Anche Andrea Bargnani, dopo avere ricordato alcuni momenti e le sensazioni della sua lunga carriera, ha focalizzato il suo intervento sui successi e le soddisfazioni che sta ottenendo dopo aver smesso di giocare: “Mi sono ritirato molto presto, a 31 anni, perché nelle ultime 4 stagioni nella NBA gli infortuni mi hanno costretto a saltare più partite di quante ne abbia potute disputare. Io sono un iperattivo, non riesco a stare fermo ed è stato proprio in un momento che ho vissuto malissimo mentalmente perché non giocavo che ho avuto il tempo per dedicarmi a studiare cose extra basket che, però, mi piacevano e appassionavano. Ho iniziato ‘ingaggiando’ dei professori dell’Università di Toronto per approfondire il marketing, ho poi studiato all’INSEAD in Francia, alla Luiss, alla Bocconi”. Oggi Bargnani è un imprenditore che ha riportato all’interno del basket, come LBA Executive Advisor, le conoscenze maturate prima in campo e poi nel mondo del lavoro. “Il consiglio che do ai ragazzi è di seguire sempre la passione. So che sembra troppo facile che sia io a dirlo che col basket ho guadagnato tanto, ma non ho mai fatto una scelta pensando ai soldi. L’anno in cui sono stato più triste e depresso, a New York, guadagnavo un milione al mese. I miei ricordi più belli sono tutti legati alla soddisfazione di aver costruito qualcosa di figo, di bello, di utile. Noi sportivi siamo avvantaggiati, perché fin da ragazzini, a 13 o 14 anni, lavoriamo: per imparare, migliorare, essere competitivi più degli avversari, facendo sacrifici per ottenere dei risultati. Non bisogna perdere questo vantaggio che abbiamo nei confronti degli altri”.
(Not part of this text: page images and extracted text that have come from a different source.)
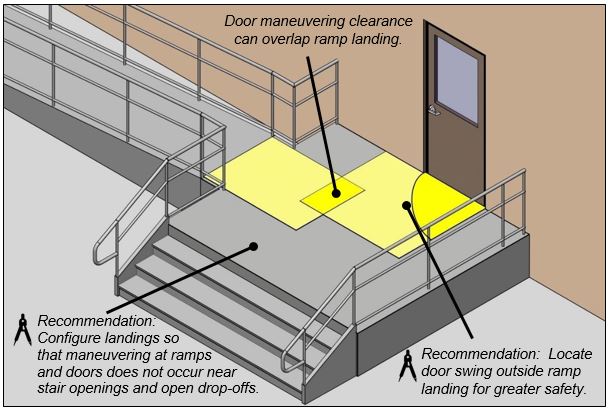 Door maneuvering clearance can overlap ramp landing.

Recommendation: Configure landings so that maneuvering at ramps and doors does not occur near stair openings and open drop-offs.

Recommendation: Locate door swing outside ramp landing for greater safety.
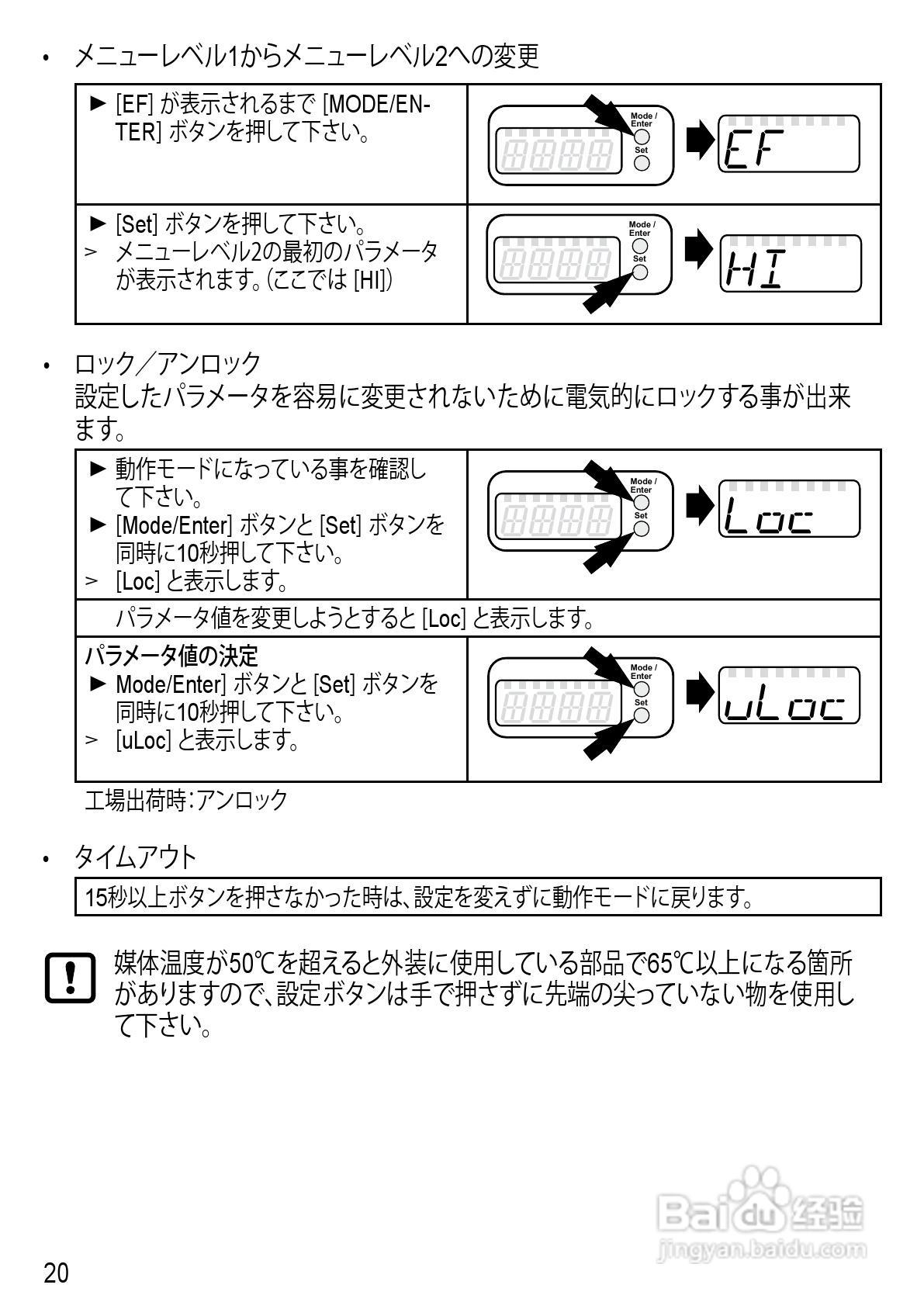 • メニューレベル1からメニューレベル2への変更

| ► [EF] が表示されるまで [MODE/ENTER] ボタンを押して下さい。 | Mode / Enter Set EF |
|---|---|
| ► [Set] ボタンを押して下さい。 > メニューレベル2の最初のパラメータが表示されます。(ここでは [HI]) | Mode / Enter Set HI |

• ロック／アンロック
設定したパラメータを容易に変更されないために電気的にロックする事が出来ます。

| ► 動作モードになっている事を確認して下さい。 ► [Mode/Enter] ボタンと [Set] ボタンを同時に10秒押して下さい。 > [Loc] と表示します。 | Mode / Enter Set Loc |
|---|---|
| パラメータ値を変更しようとすると [Loc] と表示します。 | |
| パラメータ値の決定 ► Mode/Enter] ボタンと [Set] ボタンを同時に10秒押して下さい。 > [uLoc] と表示します。 | Mode / Enter Set uLoc |

工場出荷時：アンロック

• タイムアウト

15秒以上ボタンを押さなかった時は、設定を変えずに動作モードに戻ります。

!

媒体温度が50℃を超えると外装に使用している部品で65℃以上になる箇所がありますので、設定ボタンは手で押さずに先端の尖っていない物を使用して下さい。

Baidu 经验
jingyan.baidu.com

20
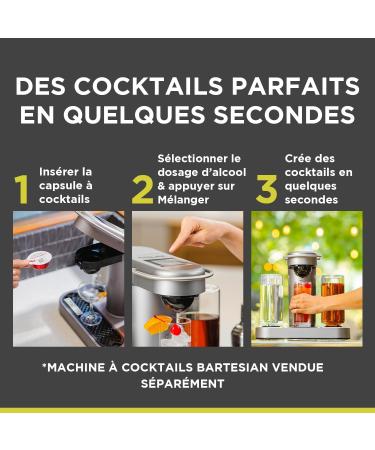 DES COCKTAILS PARFAITS EN QUELQUES SECONDES

1 Insérer la capsule à cocktails

2 Sélectionner le dosage d'alcool & appuyer sur Mélanger

3 Crée des cocktails en quelques secondes

*MACHINE À COCKTAILS BARTESIAN VENDUE SÉPARÉMENT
Flavio Tranquillo ha preso spunto nel suo intervento intitolato “Scommesse e consapevolezza” da quanto sta accadendo nella NBA nello scandalo sul gioco d’azzardo e le scommesse che ha coinvolto personaggi come Billups o Rozier, per calare i ragazzi nella realtà dello sport odierno, che vede crescere vorticosamente il giro miliardario delle scommesse sportive. Che, attraendo anche la malavita organizzata, possono mettere i giocatori di fronte a situazioni eticamente e economicamente ardue da gestire senza la consapevolezza necessaria. Sottolineando come, anche senza scommettere o partecipare ad atti di illecito sportivo, tutti i giocatori, anche i più giovani, siano potenziali obbiettivi sensibili: “Non sono io che voglio insegnarvi cosa dovete o non dovete fare della vostra vita – ha detto Tranquillo – questo è il vostro gioco. Ma dovete sapere che potrebbe accadere domani mattina che qualcuno vi chieda informazioni apparentemente innocenti su cosa, ad esempio, è successo nel vostro spogliatoio, se uno ha litigato con l’allenatore o sicuramente giocherà o non giocherà la prossima partita. Queste sono informazioni che oggi, in America, possono valere milioni di dollari, e qui centinaia di migliaia di Euro, per chi organizza scommesse quasi sempre, in questi casi, illecite. Se accade, dovete sapere prima come comportarvi non solo per la paura di commettere quello che è a tutti gli effetti un reato penale. Potete scegliere cosa fare, ma se il vostro è un no a dare certe informazioni, deve essere netto e per sempre. Non importa se chi ve le chiede lo conoscete, è simpatico o e un vostro amico”.
Gli interventi della tappa di Rimini della Next Generation Educational saranno disponibili sulle pagine social di A Better Basketball.